New metal also forms a small part of the event, and concept cars launched this year included the slippery Mercedes-Benz EQXX 621-mile electric concept and the Chrysler Airflow, signalling a new EV future for Stellantis’s US brand. Sony also hinted again it was getting into the car-making game by revealing an SUV to go with the saloon that it showed in 2020.
But mostly the automotive companies used the event to focus on the technology that powers the innovations of the future. And that becomes a lot more impactful if you’re partnering with a big tech name who, let’s face it, is also probably valued far higher by the stock market.

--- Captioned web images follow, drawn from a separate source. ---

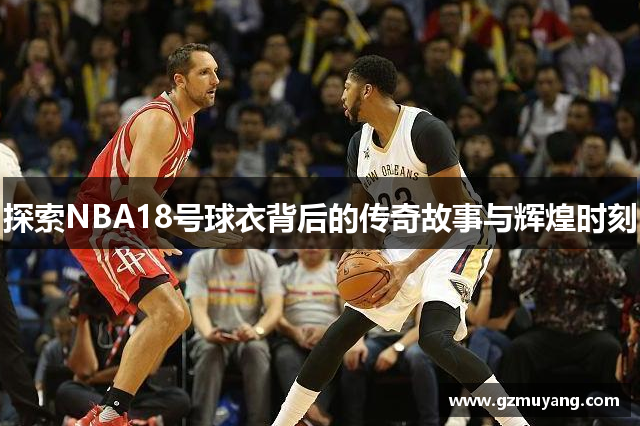 探索NBA18号球衣背后的传奇故事与辉煌时刻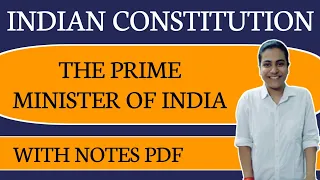 Prime Minister and Council of Ministers in India | Indian Polity | Indian Constitution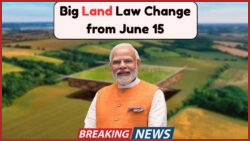 Unlock Land Registration for Just ₹100! Discover the Essential Steps of the New Property Law Effective June 15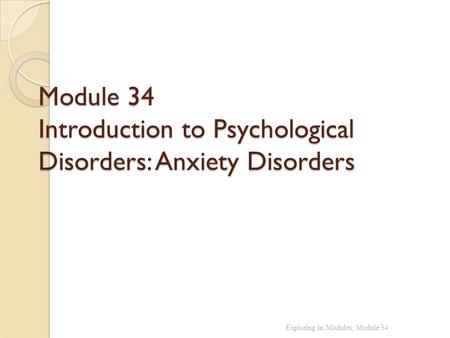 Module 34 Introduction to Psychological Disorders: Anxiety Disorders Exploring in Modules, Module 34.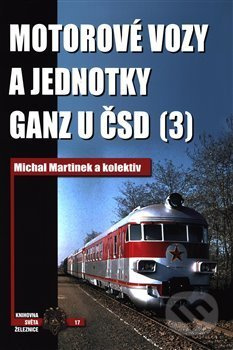 Motorové vozy a jednotky Ganz u ČSD (3) - Michal Martínek a kolektiv - kniha z kategorie Automobily a doprava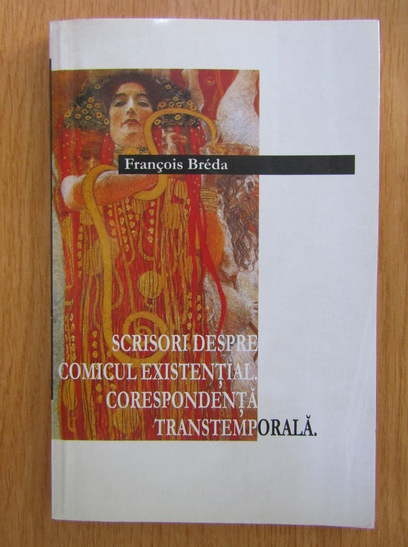 Anticariat: Francois Breda - Scrisori despre comicul existential. Corespondenta Transtemporala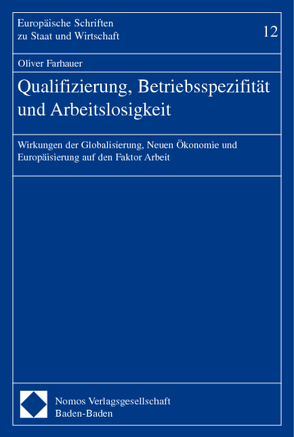 Qualifizierung, Betriebsspezifität und Arbeitslosigkeit von Farhauer,  Oliver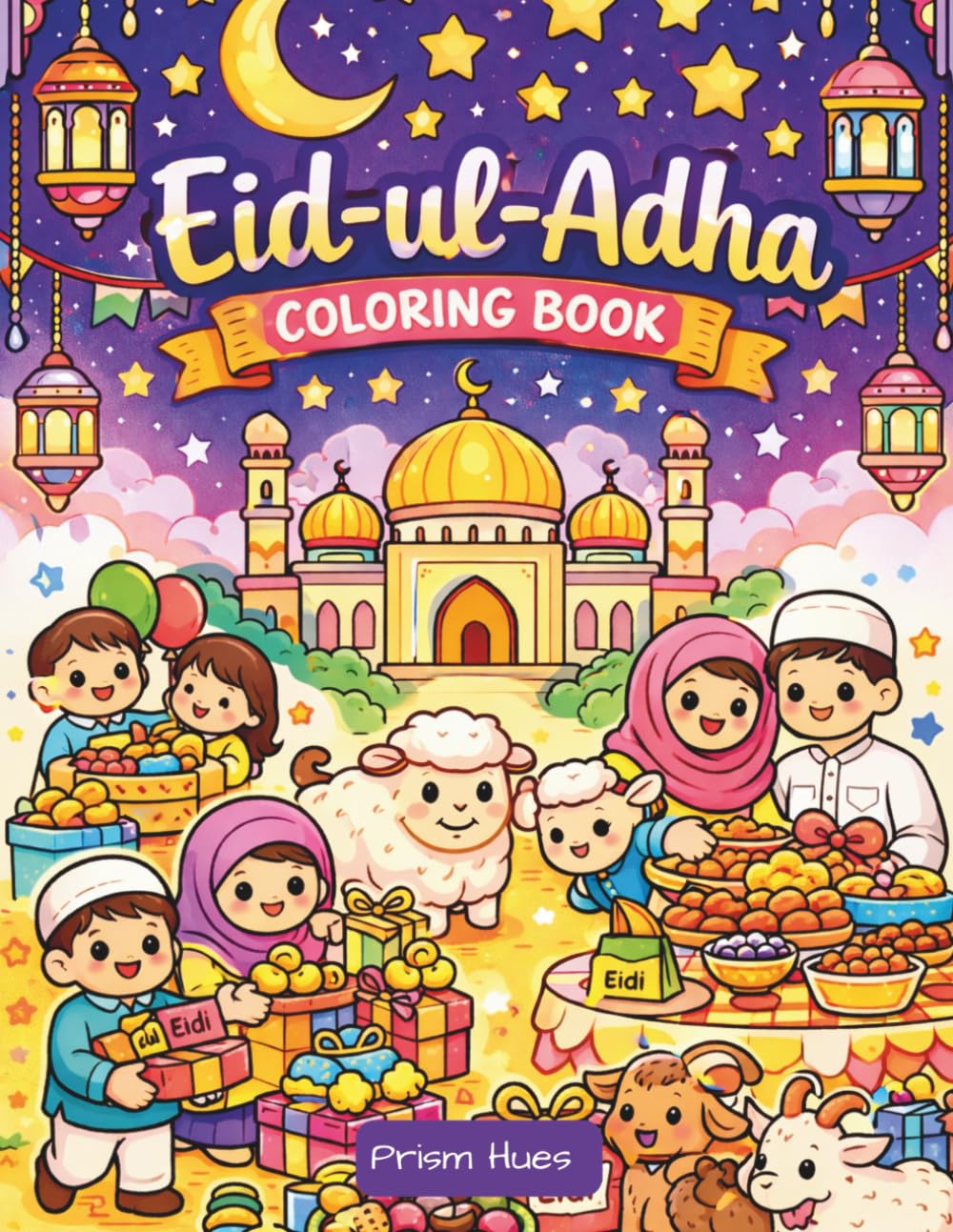 Eid al Adha Coloring Book for Kids: Fun Islamic Coloring Pages Featuring Qurbani, Mosques, and Eid Mubarak Designs (Faith based)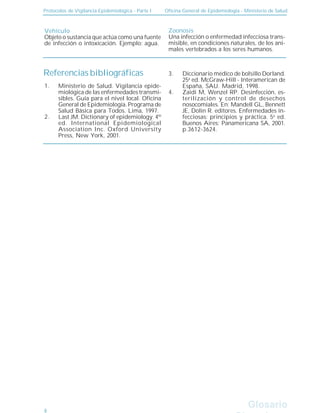 Protocolos de Vigilancia Epidemiológica - Parte I Oficina General de Epidemiología - Ministerio de Salud
Glosario
Glosario
Vehículo
Objeto o sustancia que actúa como una fuente
de infección o intoxicación. Ejemplo: agua.
Zoonosis
Una infección o enfermedad infecciosa trans-
misible, en condiciones naturales, de los ani-
males vertebrados a los seres humanos.
Referencias bibliográficas
Ministerio de Salud. Vigilancia epide-
miológica de las enfermedades transmi-
sibles. Guía para el nivel local. Oficina
General de Epidemiología. Programa de
Salud Básica para Todos. Lima, 1997.
Last JM. Dictionary of epidemiology. 4th
ed. International Epidemiological
Association Inc. Oxford University
Press, New York, 2001.
Diccionario médico de bolsillo Dorland.
25a
ed. McGraw-Hill - Interamerican de
España, SAU. Madrid, 1998.
Zaidi M, Wenzel RP. Desinfección, es-
terilización y control de desechos
nosocomiales. En: Mandell GL, Bennett
JE, Dolin R. editores. Enfermedades in-
fecciosas: principios y práctica. 5a
ed.
Buenos Aires: Panamericana SA, 2001.
p.3612-3624.
1.
2.
3.
4.
8
 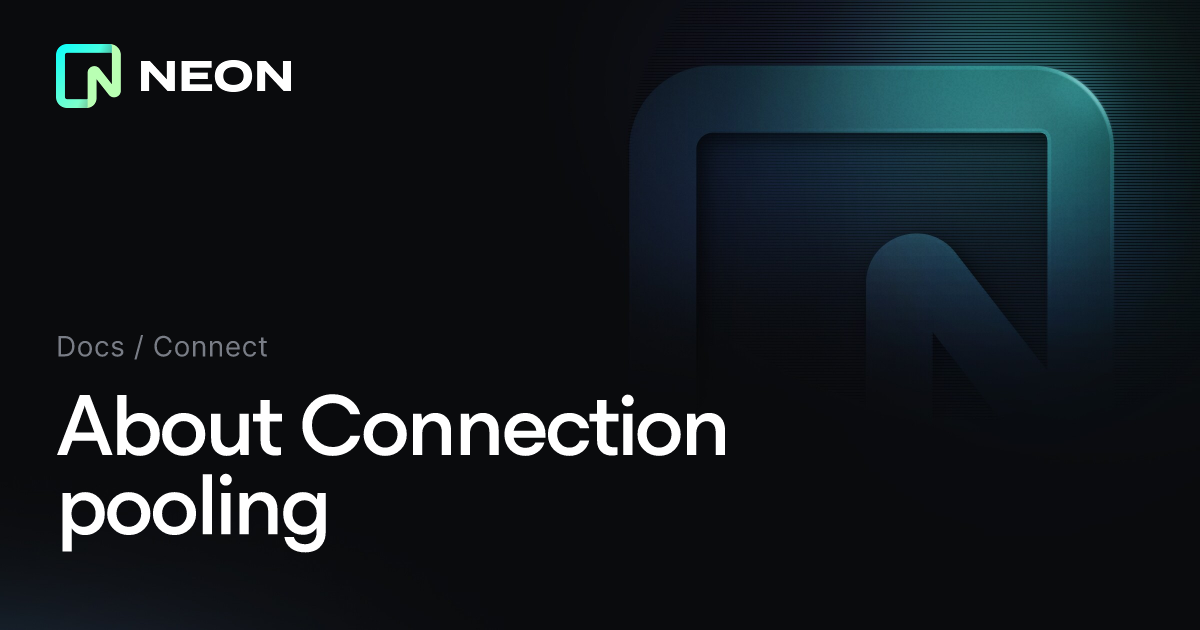 About Connection pooling - Neon Docs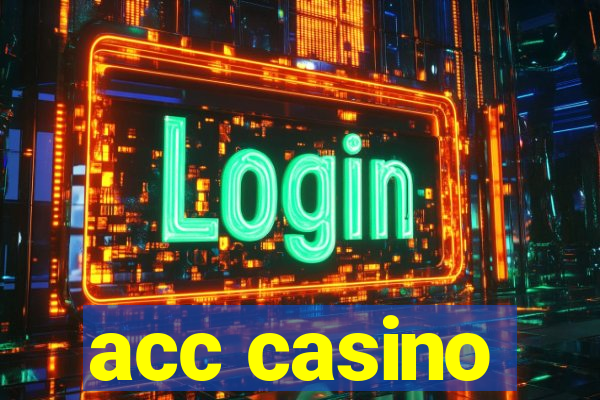 acc casino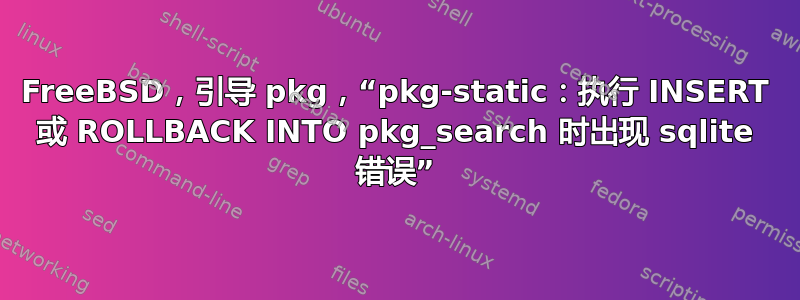 FreeBSD，引导 pkg，“pkg-static：执行 INSERT 或 ROLLBACK INTO pkg_search 时出现 sqlite 错误”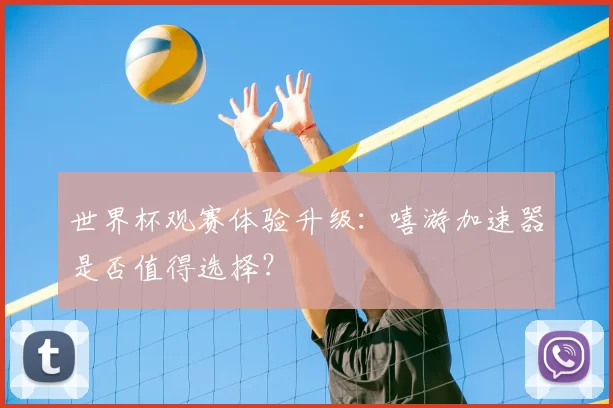 世界杯观赛体验升级:嘻游加速器是否值得选择?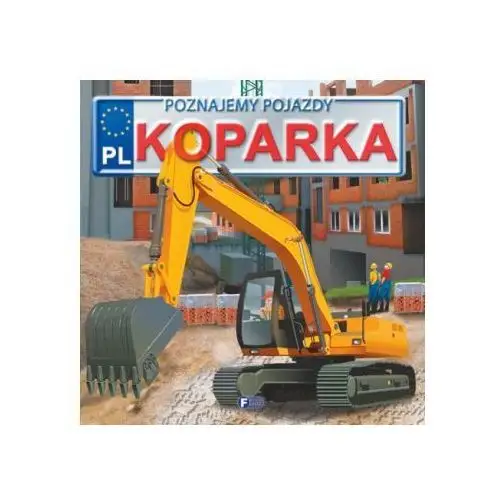 Koparka. poznajemy pojazdy 2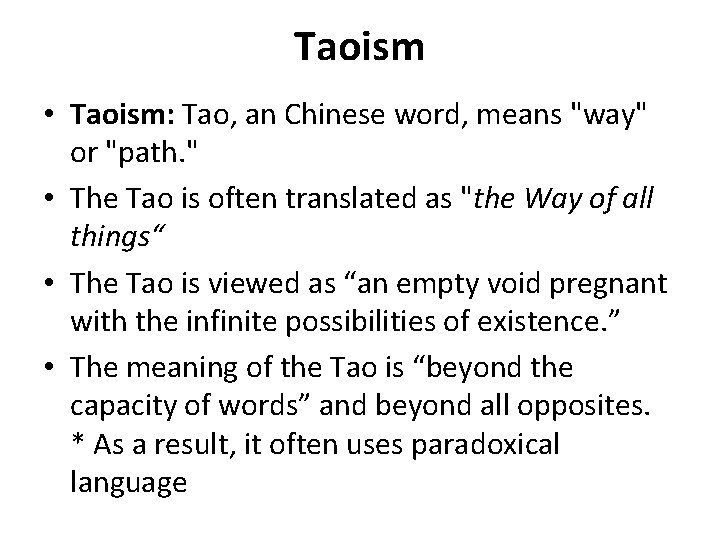 Taoism • Taoism: Tao, an Chinese word, means "way" or "path. " • The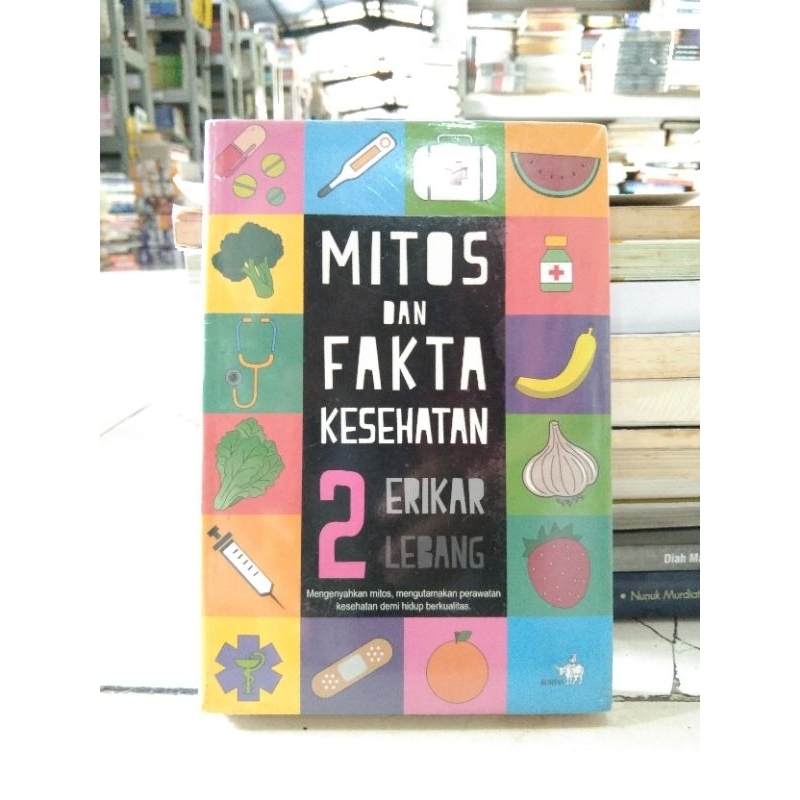 Jual BUKU MOTIVASI BUKU MITOS DAN FAKTA KESEHATAN 2 ERIKAR LEBANG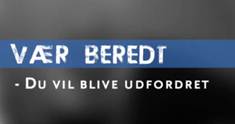Beskrivelse: Vr beredt - Du vil blive udfordret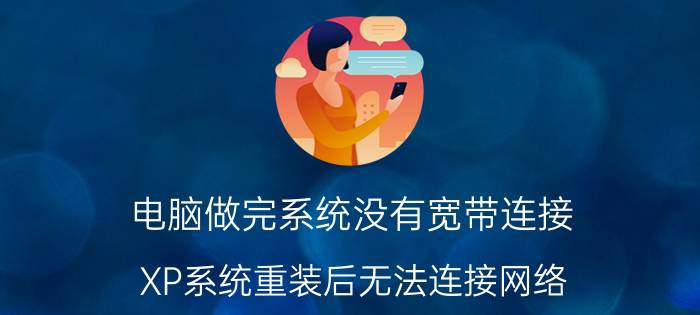 电脑做完系统没有宽带连接 XP系统重装后无法连接网络？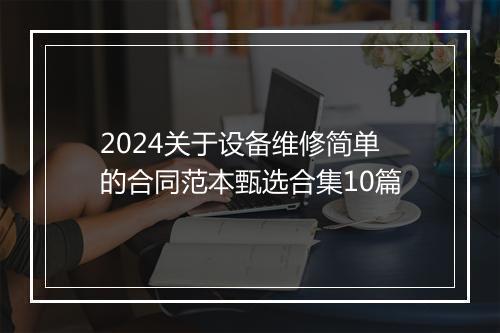 2024关于设备维修简单的合同范本甄选合集10篇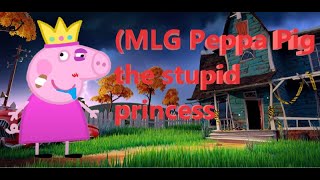 MLG Peppa Pig the stupid princess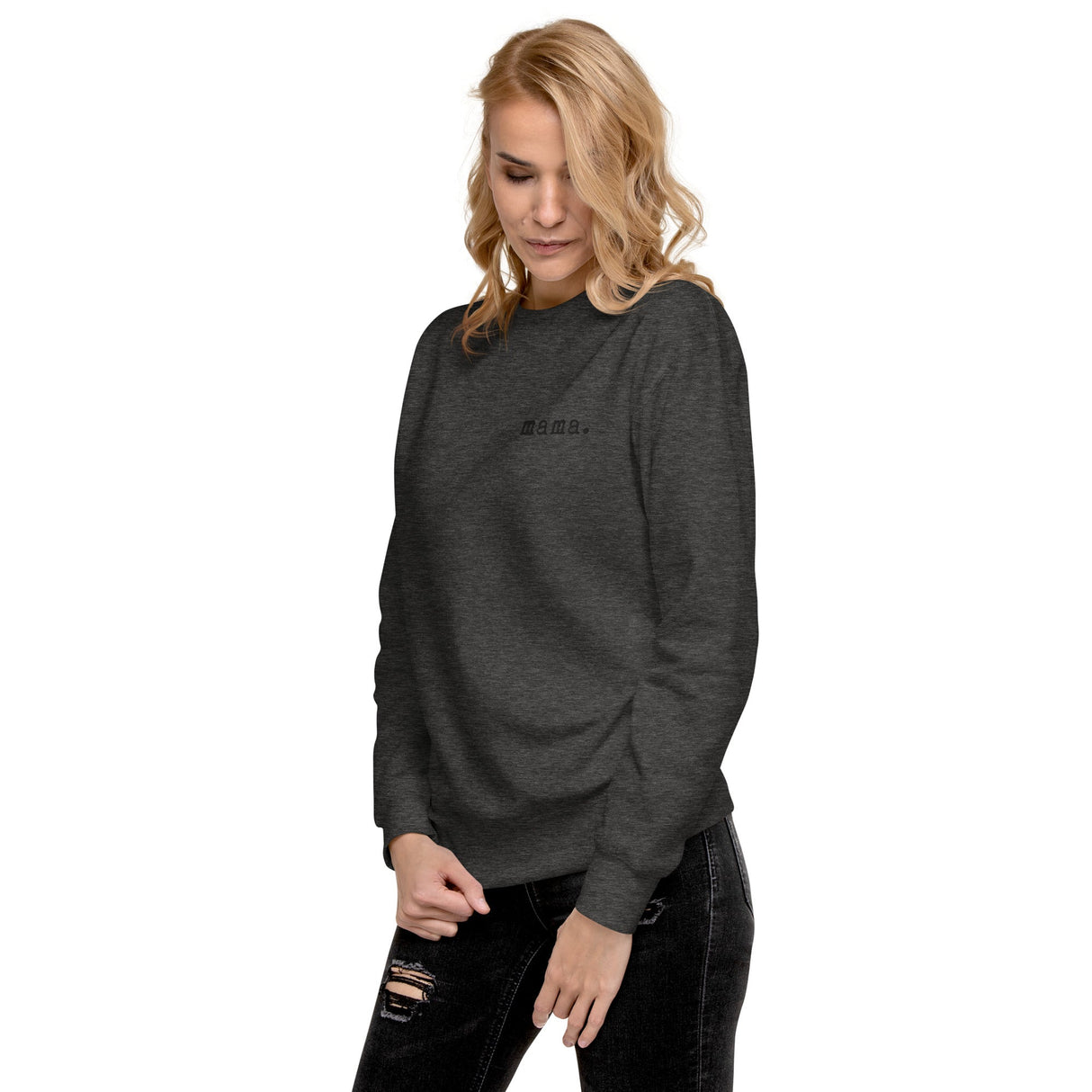 Mama. Embroidered | Premium Adult Sweatshirt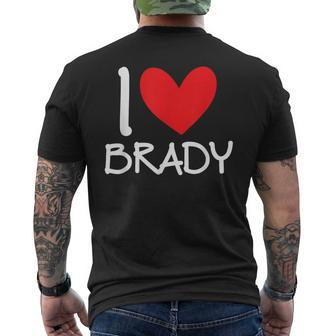 I Love Brady Name Personalized Men Guy Bff Friend Heart Men's Back Print T-shirt | Mazezy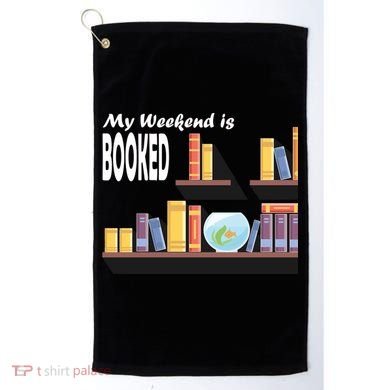 My Weekend Is Booked Golf Towel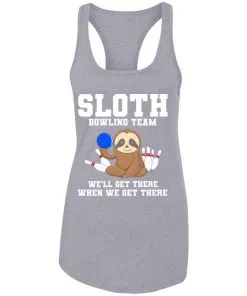 Slot Bowling Team We’ll Get There When We Get There Racerback Tank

Stellantis, for example, majored on its new partnership with Amazon, which will help deliver software for the previously announced STLA Smart Cockpit, due to roll out in 2024. The system will come with built-in Alexa voice control and better versions of voice control, in-vehicle apps and payment services.
Amazon will also become Stellantis’s preferred cloud provider for its platforms. The plan is that much of the car’s software in future is held in the cloud and delivered to the car via ever more reliable and quicker data transfer, rather than being embedded into the car’s brain.
“Our partnership is focused on delivering as many experiences as possible, cloud-first, so you don’t have to do traditional over-the-air updates,” said Ned Curic, Stellantis chief technology officer (and former head of Alexa Automotive at Amazon). “We're leapfrogging the way people think about cabin experience and software."
Renault was also extolling the virtues of a cloud-based software during its announcement of an R&D partnership with US-based Qualcomm, which made its name in smartphone chips but is now making waves in the automotive world powering ever more complex dashboard screens and other in-car tech.